Economie d'endettement vs. économie de marchés financiers
Une économie d’endettement voit la prédominance de la finance indirecte (passage par des intermédiaires et notamment des banques) et les marchés de capitaux ne jouent qu’un rôle limité dans le financement de l’économie. Seule une faible part des investissements est financée par l’émission de titres, les entreprises sont fortement endettées auprès des banques, les taux d’intérêt sont administrés et ne reflètent pas l’équilibre entre l’offre et la demande des fonds susceptibles d’être prêtés. Correspond à la France jusqu’au début des années 80.
Au contraire, une économie de marchés financiers voit prédominer le processus de la finance directe, cad le financement directement sur le marché. Les banques distribuent essentiellement des crédits aux particuliers pour des investissements immobiliers ou aux PME qui n’ont pas accès aux marchés financiers. Les taux d’intérêt sont susceptibles d’amples variations. La France s’en rapproche : augmentation de capital, émissions d’obligations, billets de trésorerie...

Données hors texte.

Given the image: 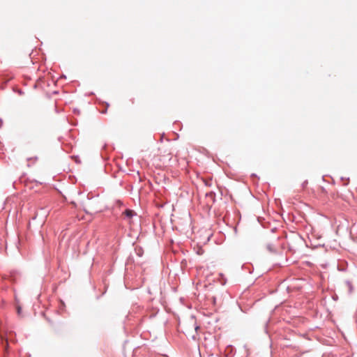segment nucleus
I'll use <instances>...</instances> for the list:
<instances>
[{"label": "nucleus", "instance_id": "nucleus-1", "mask_svg": "<svg viewBox=\"0 0 357 357\" xmlns=\"http://www.w3.org/2000/svg\"><path fill=\"white\" fill-rule=\"evenodd\" d=\"M123 215L128 220L129 222H130V219L136 215L134 211L127 209L125 211V212L123 213Z\"/></svg>", "mask_w": 357, "mask_h": 357}, {"label": "nucleus", "instance_id": "nucleus-2", "mask_svg": "<svg viewBox=\"0 0 357 357\" xmlns=\"http://www.w3.org/2000/svg\"><path fill=\"white\" fill-rule=\"evenodd\" d=\"M197 252L198 255H202L204 253V250L202 248H199Z\"/></svg>", "mask_w": 357, "mask_h": 357}]
</instances>
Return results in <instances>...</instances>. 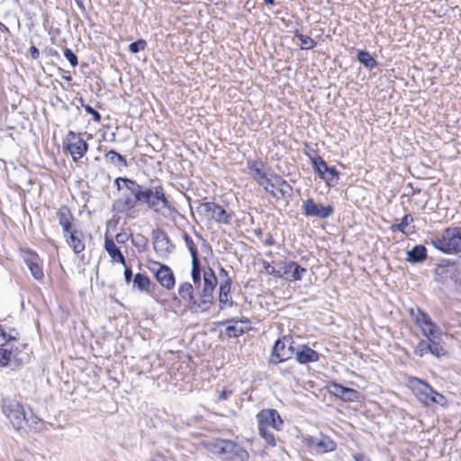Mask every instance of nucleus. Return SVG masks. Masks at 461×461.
<instances>
[{
  "instance_id": "3",
  "label": "nucleus",
  "mask_w": 461,
  "mask_h": 461,
  "mask_svg": "<svg viewBox=\"0 0 461 461\" xmlns=\"http://www.w3.org/2000/svg\"><path fill=\"white\" fill-rule=\"evenodd\" d=\"M429 243L445 254H457L461 252V228H447Z\"/></svg>"
},
{
  "instance_id": "59",
  "label": "nucleus",
  "mask_w": 461,
  "mask_h": 461,
  "mask_svg": "<svg viewBox=\"0 0 461 461\" xmlns=\"http://www.w3.org/2000/svg\"><path fill=\"white\" fill-rule=\"evenodd\" d=\"M77 2V4L81 6L82 5V0H75Z\"/></svg>"
},
{
  "instance_id": "50",
  "label": "nucleus",
  "mask_w": 461,
  "mask_h": 461,
  "mask_svg": "<svg viewBox=\"0 0 461 461\" xmlns=\"http://www.w3.org/2000/svg\"><path fill=\"white\" fill-rule=\"evenodd\" d=\"M123 267H125V269H124L125 282L127 284H129L131 281V278H132V271H131V267H127L126 264Z\"/></svg>"
},
{
  "instance_id": "5",
  "label": "nucleus",
  "mask_w": 461,
  "mask_h": 461,
  "mask_svg": "<svg viewBox=\"0 0 461 461\" xmlns=\"http://www.w3.org/2000/svg\"><path fill=\"white\" fill-rule=\"evenodd\" d=\"M142 203L157 213L164 214L165 210H170L169 202L160 185L152 187L144 186Z\"/></svg>"
},
{
  "instance_id": "42",
  "label": "nucleus",
  "mask_w": 461,
  "mask_h": 461,
  "mask_svg": "<svg viewBox=\"0 0 461 461\" xmlns=\"http://www.w3.org/2000/svg\"><path fill=\"white\" fill-rule=\"evenodd\" d=\"M28 268L30 269L32 276L36 280H41L43 278V276H44L43 270L41 267L39 262L29 266Z\"/></svg>"
},
{
  "instance_id": "20",
  "label": "nucleus",
  "mask_w": 461,
  "mask_h": 461,
  "mask_svg": "<svg viewBox=\"0 0 461 461\" xmlns=\"http://www.w3.org/2000/svg\"><path fill=\"white\" fill-rule=\"evenodd\" d=\"M330 392L343 401L354 402L358 398L357 390L335 383L330 384Z\"/></svg>"
},
{
  "instance_id": "48",
  "label": "nucleus",
  "mask_w": 461,
  "mask_h": 461,
  "mask_svg": "<svg viewBox=\"0 0 461 461\" xmlns=\"http://www.w3.org/2000/svg\"><path fill=\"white\" fill-rule=\"evenodd\" d=\"M264 268L266 272L273 276L282 278V271L276 270L274 267H272L269 263L264 262Z\"/></svg>"
},
{
  "instance_id": "8",
  "label": "nucleus",
  "mask_w": 461,
  "mask_h": 461,
  "mask_svg": "<svg viewBox=\"0 0 461 461\" xmlns=\"http://www.w3.org/2000/svg\"><path fill=\"white\" fill-rule=\"evenodd\" d=\"M294 354L295 348L293 346L292 338L285 336L275 343L270 356V362L278 364L290 359Z\"/></svg>"
},
{
  "instance_id": "44",
  "label": "nucleus",
  "mask_w": 461,
  "mask_h": 461,
  "mask_svg": "<svg viewBox=\"0 0 461 461\" xmlns=\"http://www.w3.org/2000/svg\"><path fill=\"white\" fill-rule=\"evenodd\" d=\"M147 43L144 40H140L137 41H134L129 45V50L131 53H138L140 50H142L145 49Z\"/></svg>"
},
{
  "instance_id": "32",
  "label": "nucleus",
  "mask_w": 461,
  "mask_h": 461,
  "mask_svg": "<svg viewBox=\"0 0 461 461\" xmlns=\"http://www.w3.org/2000/svg\"><path fill=\"white\" fill-rule=\"evenodd\" d=\"M105 158L110 163L113 164L114 166L127 167V161L124 157H122L121 154L114 150H110L105 154Z\"/></svg>"
},
{
  "instance_id": "54",
  "label": "nucleus",
  "mask_w": 461,
  "mask_h": 461,
  "mask_svg": "<svg viewBox=\"0 0 461 461\" xmlns=\"http://www.w3.org/2000/svg\"><path fill=\"white\" fill-rule=\"evenodd\" d=\"M115 240L117 243H124L127 240V234L126 233H118L115 236Z\"/></svg>"
},
{
  "instance_id": "58",
  "label": "nucleus",
  "mask_w": 461,
  "mask_h": 461,
  "mask_svg": "<svg viewBox=\"0 0 461 461\" xmlns=\"http://www.w3.org/2000/svg\"><path fill=\"white\" fill-rule=\"evenodd\" d=\"M267 244H268V245H272V244H273V240H272V239L267 240Z\"/></svg>"
},
{
  "instance_id": "25",
  "label": "nucleus",
  "mask_w": 461,
  "mask_h": 461,
  "mask_svg": "<svg viewBox=\"0 0 461 461\" xmlns=\"http://www.w3.org/2000/svg\"><path fill=\"white\" fill-rule=\"evenodd\" d=\"M427 258V249L423 245H416L407 251L406 261L411 264L423 262Z\"/></svg>"
},
{
  "instance_id": "31",
  "label": "nucleus",
  "mask_w": 461,
  "mask_h": 461,
  "mask_svg": "<svg viewBox=\"0 0 461 461\" xmlns=\"http://www.w3.org/2000/svg\"><path fill=\"white\" fill-rule=\"evenodd\" d=\"M312 164L315 172L320 176L321 179H324L329 167L323 158L320 156H316L312 158Z\"/></svg>"
},
{
  "instance_id": "4",
  "label": "nucleus",
  "mask_w": 461,
  "mask_h": 461,
  "mask_svg": "<svg viewBox=\"0 0 461 461\" xmlns=\"http://www.w3.org/2000/svg\"><path fill=\"white\" fill-rule=\"evenodd\" d=\"M410 387L424 405L430 406L435 403L444 406L447 402L444 395L436 392L429 384L419 378H412L410 381Z\"/></svg>"
},
{
  "instance_id": "6",
  "label": "nucleus",
  "mask_w": 461,
  "mask_h": 461,
  "mask_svg": "<svg viewBox=\"0 0 461 461\" xmlns=\"http://www.w3.org/2000/svg\"><path fill=\"white\" fill-rule=\"evenodd\" d=\"M2 410L14 429L20 430L27 423V418L23 404L14 399H4Z\"/></svg>"
},
{
  "instance_id": "39",
  "label": "nucleus",
  "mask_w": 461,
  "mask_h": 461,
  "mask_svg": "<svg viewBox=\"0 0 461 461\" xmlns=\"http://www.w3.org/2000/svg\"><path fill=\"white\" fill-rule=\"evenodd\" d=\"M259 435L266 440L270 446H276V438L273 433H271L267 428L258 427Z\"/></svg>"
},
{
  "instance_id": "27",
  "label": "nucleus",
  "mask_w": 461,
  "mask_h": 461,
  "mask_svg": "<svg viewBox=\"0 0 461 461\" xmlns=\"http://www.w3.org/2000/svg\"><path fill=\"white\" fill-rule=\"evenodd\" d=\"M126 183L128 184L127 191L131 193L136 207L138 203H142L144 186L138 184L135 180L126 181Z\"/></svg>"
},
{
  "instance_id": "11",
  "label": "nucleus",
  "mask_w": 461,
  "mask_h": 461,
  "mask_svg": "<svg viewBox=\"0 0 461 461\" xmlns=\"http://www.w3.org/2000/svg\"><path fill=\"white\" fill-rule=\"evenodd\" d=\"M435 339L436 338H426V339H420L414 348V354L420 357H422L428 353H430L436 357L444 356L446 350L438 342L435 341Z\"/></svg>"
},
{
  "instance_id": "51",
  "label": "nucleus",
  "mask_w": 461,
  "mask_h": 461,
  "mask_svg": "<svg viewBox=\"0 0 461 461\" xmlns=\"http://www.w3.org/2000/svg\"><path fill=\"white\" fill-rule=\"evenodd\" d=\"M218 393H219V395H218L219 400L224 401L230 397V395L231 394V391L225 389V390L219 391Z\"/></svg>"
},
{
  "instance_id": "55",
  "label": "nucleus",
  "mask_w": 461,
  "mask_h": 461,
  "mask_svg": "<svg viewBox=\"0 0 461 461\" xmlns=\"http://www.w3.org/2000/svg\"><path fill=\"white\" fill-rule=\"evenodd\" d=\"M353 458L355 461H366L367 460L366 456L364 454H360V453L355 454L353 456Z\"/></svg>"
},
{
  "instance_id": "23",
  "label": "nucleus",
  "mask_w": 461,
  "mask_h": 461,
  "mask_svg": "<svg viewBox=\"0 0 461 461\" xmlns=\"http://www.w3.org/2000/svg\"><path fill=\"white\" fill-rule=\"evenodd\" d=\"M295 358L300 364H308L311 362H317L320 355L315 350L307 346H303L301 349H295Z\"/></svg>"
},
{
  "instance_id": "2",
  "label": "nucleus",
  "mask_w": 461,
  "mask_h": 461,
  "mask_svg": "<svg viewBox=\"0 0 461 461\" xmlns=\"http://www.w3.org/2000/svg\"><path fill=\"white\" fill-rule=\"evenodd\" d=\"M207 449L223 461H245L248 452L231 440L214 438L207 443Z\"/></svg>"
},
{
  "instance_id": "33",
  "label": "nucleus",
  "mask_w": 461,
  "mask_h": 461,
  "mask_svg": "<svg viewBox=\"0 0 461 461\" xmlns=\"http://www.w3.org/2000/svg\"><path fill=\"white\" fill-rule=\"evenodd\" d=\"M274 185L282 196L289 194L292 191V186L279 176H274Z\"/></svg>"
},
{
  "instance_id": "47",
  "label": "nucleus",
  "mask_w": 461,
  "mask_h": 461,
  "mask_svg": "<svg viewBox=\"0 0 461 461\" xmlns=\"http://www.w3.org/2000/svg\"><path fill=\"white\" fill-rule=\"evenodd\" d=\"M126 181H132V179L120 176L114 180V185H116L118 191H127L128 184L126 183Z\"/></svg>"
},
{
  "instance_id": "14",
  "label": "nucleus",
  "mask_w": 461,
  "mask_h": 461,
  "mask_svg": "<svg viewBox=\"0 0 461 461\" xmlns=\"http://www.w3.org/2000/svg\"><path fill=\"white\" fill-rule=\"evenodd\" d=\"M134 209L135 204L131 194L126 190L122 193L121 196L115 199L112 204L113 212L116 213H123L127 217H133L132 212Z\"/></svg>"
},
{
  "instance_id": "17",
  "label": "nucleus",
  "mask_w": 461,
  "mask_h": 461,
  "mask_svg": "<svg viewBox=\"0 0 461 461\" xmlns=\"http://www.w3.org/2000/svg\"><path fill=\"white\" fill-rule=\"evenodd\" d=\"M221 274L224 275L226 277V279L220 285V289H219L220 308L224 309L226 307H230L233 303L232 298L230 294V286H231V279L228 276V274L224 268H221Z\"/></svg>"
},
{
  "instance_id": "46",
  "label": "nucleus",
  "mask_w": 461,
  "mask_h": 461,
  "mask_svg": "<svg viewBox=\"0 0 461 461\" xmlns=\"http://www.w3.org/2000/svg\"><path fill=\"white\" fill-rule=\"evenodd\" d=\"M338 177V172L335 169V167H328V170L325 174L324 179L328 185H330V183L335 182Z\"/></svg>"
},
{
  "instance_id": "9",
  "label": "nucleus",
  "mask_w": 461,
  "mask_h": 461,
  "mask_svg": "<svg viewBox=\"0 0 461 461\" xmlns=\"http://www.w3.org/2000/svg\"><path fill=\"white\" fill-rule=\"evenodd\" d=\"M303 213L307 217H316L319 219H327L333 213L331 205L323 206L316 203L312 198H308L303 202Z\"/></svg>"
},
{
  "instance_id": "41",
  "label": "nucleus",
  "mask_w": 461,
  "mask_h": 461,
  "mask_svg": "<svg viewBox=\"0 0 461 461\" xmlns=\"http://www.w3.org/2000/svg\"><path fill=\"white\" fill-rule=\"evenodd\" d=\"M23 260L27 267L35 264L37 262H40V258L38 255L31 250H26L23 252Z\"/></svg>"
},
{
  "instance_id": "10",
  "label": "nucleus",
  "mask_w": 461,
  "mask_h": 461,
  "mask_svg": "<svg viewBox=\"0 0 461 461\" xmlns=\"http://www.w3.org/2000/svg\"><path fill=\"white\" fill-rule=\"evenodd\" d=\"M258 427H264L268 429L269 427L276 429L281 430L284 421L279 415L278 411L275 409H265L262 410L257 415Z\"/></svg>"
},
{
  "instance_id": "34",
  "label": "nucleus",
  "mask_w": 461,
  "mask_h": 461,
  "mask_svg": "<svg viewBox=\"0 0 461 461\" xmlns=\"http://www.w3.org/2000/svg\"><path fill=\"white\" fill-rule=\"evenodd\" d=\"M192 280L196 286L197 289L201 286V268H200V261L199 258H192V272H191Z\"/></svg>"
},
{
  "instance_id": "29",
  "label": "nucleus",
  "mask_w": 461,
  "mask_h": 461,
  "mask_svg": "<svg viewBox=\"0 0 461 461\" xmlns=\"http://www.w3.org/2000/svg\"><path fill=\"white\" fill-rule=\"evenodd\" d=\"M357 59L369 70L377 66L376 60L366 50H359L357 54Z\"/></svg>"
},
{
  "instance_id": "36",
  "label": "nucleus",
  "mask_w": 461,
  "mask_h": 461,
  "mask_svg": "<svg viewBox=\"0 0 461 461\" xmlns=\"http://www.w3.org/2000/svg\"><path fill=\"white\" fill-rule=\"evenodd\" d=\"M412 221V216L411 214H405L400 223L393 224L390 229L393 232L401 231L402 233H405V229L407 228L409 223Z\"/></svg>"
},
{
  "instance_id": "13",
  "label": "nucleus",
  "mask_w": 461,
  "mask_h": 461,
  "mask_svg": "<svg viewBox=\"0 0 461 461\" xmlns=\"http://www.w3.org/2000/svg\"><path fill=\"white\" fill-rule=\"evenodd\" d=\"M153 248L155 251L162 258L167 257L173 250L167 235L165 231L155 230L152 231Z\"/></svg>"
},
{
  "instance_id": "21",
  "label": "nucleus",
  "mask_w": 461,
  "mask_h": 461,
  "mask_svg": "<svg viewBox=\"0 0 461 461\" xmlns=\"http://www.w3.org/2000/svg\"><path fill=\"white\" fill-rule=\"evenodd\" d=\"M310 444L312 447L316 448L317 451L321 453L333 451L336 447L335 442L331 440L329 437L325 436H321L319 438H312L310 439Z\"/></svg>"
},
{
  "instance_id": "1",
  "label": "nucleus",
  "mask_w": 461,
  "mask_h": 461,
  "mask_svg": "<svg viewBox=\"0 0 461 461\" xmlns=\"http://www.w3.org/2000/svg\"><path fill=\"white\" fill-rule=\"evenodd\" d=\"M217 285V277L212 269L208 268L203 271V286L199 291L198 297L194 295L193 285L188 282L180 283L177 288L179 303H184L185 306L192 312H206L213 303V292Z\"/></svg>"
},
{
  "instance_id": "18",
  "label": "nucleus",
  "mask_w": 461,
  "mask_h": 461,
  "mask_svg": "<svg viewBox=\"0 0 461 461\" xmlns=\"http://www.w3.org/2000/svg\"><path fill=\"white\" fill-rule=\"evenodd\" d=\"M0 345V366H13L14 365H17V348H14L12 343H1Z\"/></svg>"
},
{
  "instance_id": "28",
  "label": "nucleus",
  "mask_w": 461,
  "mask_h": 461,
  "mask_svg": "<svg viewBox=\"0 0 461 461\" xmlns=\"http://www.w3.org/2000/svg\"><path fill=\"white\" fill-rule=\"evenodd\" d=\"M248 167L251 176L257 182L267 176V174L264 170V165L260 161H249Z\"/></svg>"
},
{
  "instance_id": "57",
  "label": "nucleus",
  "mask_w": 461,
  "mask_h": 461,
  "mask_svg": "<svg viewBox=\"0 0 461 461\" xmlns=\"http://www.w3.org/2000/svg\"><path fill=\"white\" fill-rule=\"evenodd\" d=\"M266 4L272 5L275 0H264Z\"/></svg>"
},
{
  "instance_id": "16",
  "label": "nucleus",
  "mask_w": 461,
  "mask_h": 461,
  "mask_svg": "<svg viewBox=\"0 0 461 461\" xmlns=\"http://www.w3.org/2000/svg\"><path fill=\"white\" fill-rule=\"evenodd\" d=\"M63 236L68 245L76 254H79L85 250L84 233L77 229V227L73 228L69 232L63 233Z\"/></svg>"
},
{
  "instance_id": "53",
  "label": "nucleus",
  "mask_w": 461,
  "mask_h": 461,
  "mask_svg": "<svg viewBox=\"0 0 461 461\" xmlns=\"http://www.w3.org/2000/svg\"><path fill=\"white\" fill-rule=\"evenodd\" d=\"M30 54L33 59H38L40 57L39 50L35 46H32L29 50Z\"/></svg>"
},
{
  "instance_id": "52",
  "label": "nucleus",
  "mask_w": 461,
  "mask_h": 461,
  "mask_svg": "<svg viewBox=\"0 0 461 461\" xmlns=\"http://www.w3.org/2000/svg\"><path fill=\"white\" fill-rule=\"evenodd\" d=\"M77 139H82L81 137H79L76 132L74 131H68V135H67V140L69 141V142H73V141H76L77 140Z\"/></svg>"
},
{
  "instance_id": "38",
  "label": "nucleus",
  "mask_w": 461,
  "mask_h": 461,
  "mask_svg": "<svg viewBox=\"0 0 461 461\" xmlns=\"http://www.w3.org/2000/svg\"><path fill=\"white\" fill-rule=\"evenodd\" d=\"M415 322L422 329L424 325L431 326V318L424 312L418 310L417 314L414 316Z\"/></svg>"
},
{
  "instance_id": "22",
  "label": "nucleus",
  "mask_w": 461,
  "mask_h": 461,
  "mask_svg": "<svg viewBox=\"0 0 461 461\" xmlns=\"http://www.w3.org/2000/svg\"><path fill=\"white\" fill-rule=\"evenodd\" d=\"M104 249L110 258H112V262H118L122 266H125V258L122 255L121 249L116 246L113 240L105 237L104 240Z\"/></svg>"
},
{
  "instance_id": "26",
  "label": "nucleus",
  "mask_w": 461,
  "mask_h": 461,
  "mask_svg": "<svg viewBox=\"0 0 461 461\" xmlns=\"http://www.w3.org/2000/svg\"><path fill=\"white\" fill-rule=\"evenodd\" d=\"M227 322L233 323L232 325H228L225 330L226 335L229 337H239L240 335L243 334L245 330L248 329L247 324L249 323L248 321H234L233 319L230 321H228Z\"/></svg>"
},
{
  "instance_id": "35",
  "label": "nucleus",
  "mask_w": 461,
  "mask_h": 461,
  "mask_svg": "<svg viewBox=\"0 0 461 461\" xmlns=\"http://www.w3.org/2000/svg\"><path fill=\"white\" fill-rule=\"evenodd\" d=\"M422 334L427 338H438L440 335V330L438 327L431 321L430 325H424L421 329Z\"/></svg>"
},
{
  "instance_id": "43",
  "label": "nucleus",
  "mask_w": 461,
  "mask_h": 461,
  "mask_svg": "<svg viewBox=\"0 0 461 461\" xmlns=\"http://www.w3.org/2000/svg\"><path fill=\"white\" fill-rule=\"evenodd\" d=\"M297 37L301 41L302 49L310 50L314 47L315 42L311 37L303 34H298Z\"/></svg>"
},
{
  "instance_id": "12",
  "label": "nucleus",
  "mask_w": 461,
  "mask_h": 461,
  "mask_svg": "<svg viewBox=\"0 0 461 461\" xmlns=\"http://www.w3.org/2000/svg\"><path fill=\"white\" fill-rule=\"evenodd\" d=\"M150 270L154 273L161 286L167 290H171L175 286V276L169 267L154 262Z\"/></svg>"
},
{
  "instance_id": "24",
  "label": "nucleus",
  "mask_w": 461,
  "mask_h": 461,
  "mask_svg": "<svg viewBox=\"0 0 461 461\" xmlns=\"http://www.w3.org/2000/svg\"><path fill=\"white\" fill-rule=\"evenodd\" d=\"M70 155L74 161H77L85 156L88 149L87 143L83 139H77V140L69 142L67 146Z\"/></svg>"
},
{
  "instance_id": "49",
  "label": "nucleus",
  "mask_w": 461,
  "mask_h": 461,
  "mask_svg": "<svg viewBox=\"0 0 461 461\" xmlns=\"http://www.w3.org/2000/svg\"><path fill=\"white\" fill-rule=\"evenodd\" d=\"M85 110L87 113L93 115V119L95 122H99L101 120L100 113L97 111H95L92 106L85 105Z\"/></svg>"
},
{
  "instance_id": "56",
  "label": "nucleus",
  "mask_w": 461,
  "mask_h": 461,
  "mask_svg": "<svg viewBox=\"0 0 461 461\" xmlns=\"http://www.w3.org/2000/svg\"><path fill=\"white\" fill-rule=\"evenodd\" d=\"M0 32H5V33L9 32V29L1 22H0Z\"/></svg>"
},
{
  "instance_id": "37",
  "label": "nucleus",
  "mask_w": 461,
  "mask_h": 461,
  "mask_svg": "<svg viewBox=\"0 0 461 461\" xmlns=\"http://www.w3.org/2000/svg\"><path fill=\"white\" fill-rule=\"evenodd\" d=\"M264 189L270 193L273 196L276 197V185H274V177L268 178L267 176L258 182Z\"/></svg>"
},
{
  "instance_id": "19",
  "label": "nucleus",
  "mask_w": 461,
  "mask_h": 461,
  "mask_svg": "<svg viewBox=\"0 0 461 461\" xmlns=\"http://www.w3.org/2000/svg\"><path fill=\"white\" fill-rule=\"evenodd\" d=\"M56 218L62 228L63 233L69 232L76 227L74 215L68 206H61L56 213Z\"/></svg>"
},
{
  "instance_id": "40",
  "label": "nucleus",
  "mask_w": 461,
  "mask_h": 461,
  "mask_svg": "<svg viewBox=\"0 0 461 461\" xmlns=\"http://www.w3.org/2000/svg\"><path fill=\"white\" fill-rule=\"evenodd\" d=\"M184 240L185 242V245L187 246L192 258L195 260V258H198V250L192 240V238L188 234L184 235Z\"/></svg>"
},
{
  "instance_id": "30",
  "label": "nucleus",
  "mask_w": 461,
  "mask_h": 461,
  "mask_svg": "<svg viewBox=\"0 0 461 461\" xmlns=\"http://www.w3.org/2000/svg\"><path fill=\"white\" fill-rule=\"evenodd\" d=\"M150 285L149 278L140 273L135 275L133 278V287L139 289L140 292H148Z\"/></svg>"
},
{
  "instance_id": "45",
  "label": "nucleus",
  "mask_w": 461,
  "mask_h": 461,
  "mask_svg": "<svg viewBox=\"0 0 461 461\" xmlns=\"http://www.w3.org/2000/svg\"><path fill=\"white\" fill-rule=\"evenodd\" d=\"M64 56L68 60L70 65L75 68L78 64L77 57V55L70 50L66 48L64 50Z\"/></svg>"
},
{
  "instance_id": "15",
  "label": "nucleus",
  "mask_w": 461,
  "mask_h": 461,
  "mask_svg": "<svg viewBox=\"0 0 461 461\" xmlns=\"http://www.w3.org/2000/svg\"><path fill=\"white\" fill-rule=\"evenodd\" d=\"M306 272V268L301 267L294 261L283 262L282 278H285L288 282L302 280Z\"/></svg>"
},
{
  "instance_id": "7",
  "label": "nucleus",
  "mask_w": 461,
  "mask_h": 461,
  "mask_svg": "<svg viewBox=\"0 0 461 461\" xmlns=\"http://www.w3.org/2000/svg\"><path fill=\"white\" fill-rule=\"evenodd\" d=\"M197 212L207 221H215L218 223L229 224L231 221V213L227 212L222 206L213 202L201 203L197 207Z\"/></svg>"
}]
</instances>
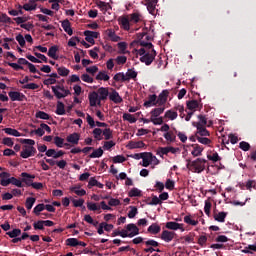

Dans une économie d’endettement, le taux d’inflation est maintenu par les pouvoirs publics proche des taux d’intérêt, ce qui entretient le système. Les entreprises ont alors une forte incitation à s’endetter (années 60-70), à surinvestir, à réaliser des investissements à forte valeur patrimoniale, à surproduire des stocks sur la cession desquels l’entreprise réalise des plus-values. Les marchés financiers se sont développés en France au début des années 1980 après l’apparition en mais 1979 de taux d’intérêt rééls sur les emprunts d’état, puis sur l’ensemble des obligations cotées en bourse.
Le directeur financier a beaucoup plus de marge de manoeuvre dans une économie de marché de capitaux.